Goal >>
Give the text of the material below as a JSON list of strings, with one string for each line and no blank lines. Leave out the pictures.

Questions about scenes in pictures
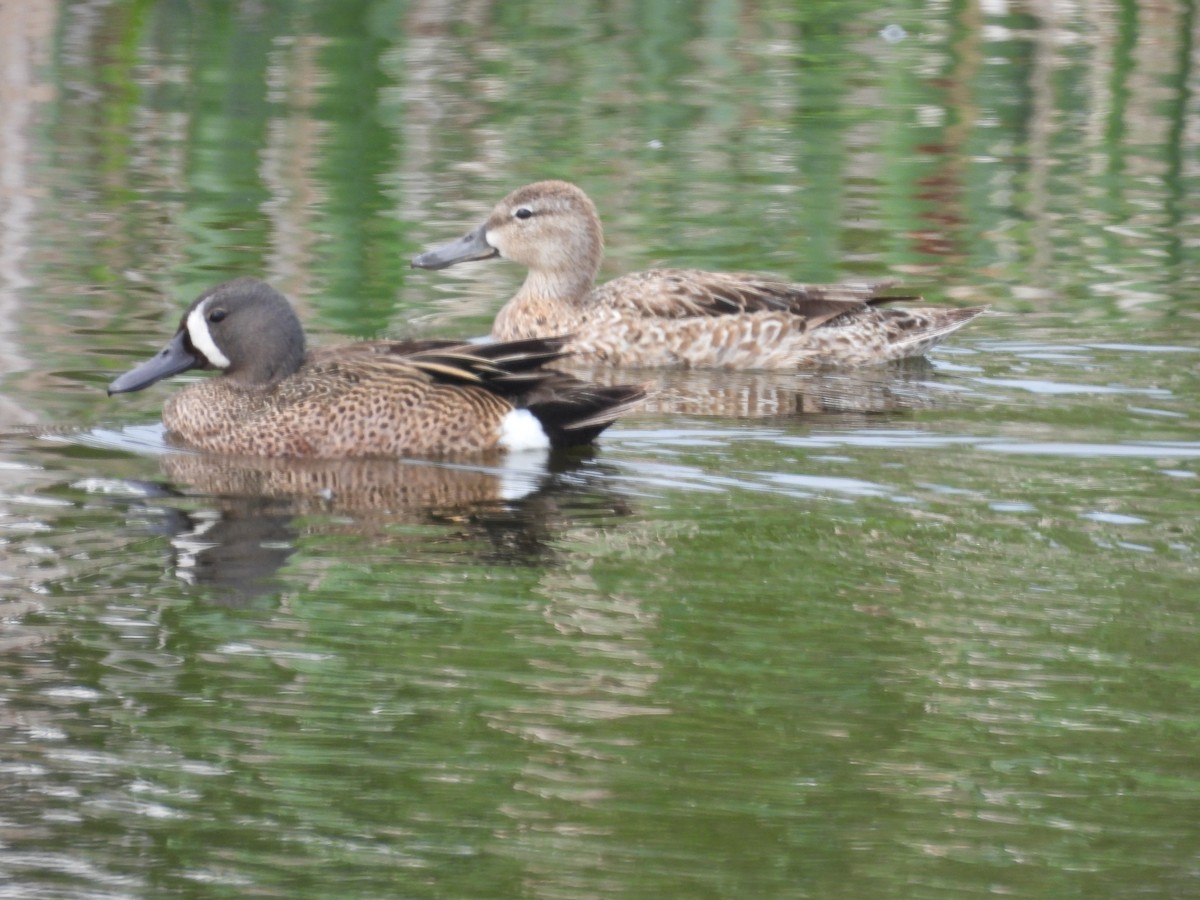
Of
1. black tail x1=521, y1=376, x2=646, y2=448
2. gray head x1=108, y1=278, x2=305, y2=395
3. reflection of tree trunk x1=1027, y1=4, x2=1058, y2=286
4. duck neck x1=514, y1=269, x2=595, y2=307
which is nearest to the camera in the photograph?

Written answer >>
[
  "Of",
  "1. black tail x1=521, y1=376, x2=646, y2=448",
  "2. gray head x1=108, y1=278, x2=305, y2=395",
  "3. reflection of tree trunk x1=1027, y1=4, x2=1058, y2=286",
  "4. duck neck x1=514, y1=269, x2=595, y2=307",
  "which is nearest to the camera in the photograph?"
]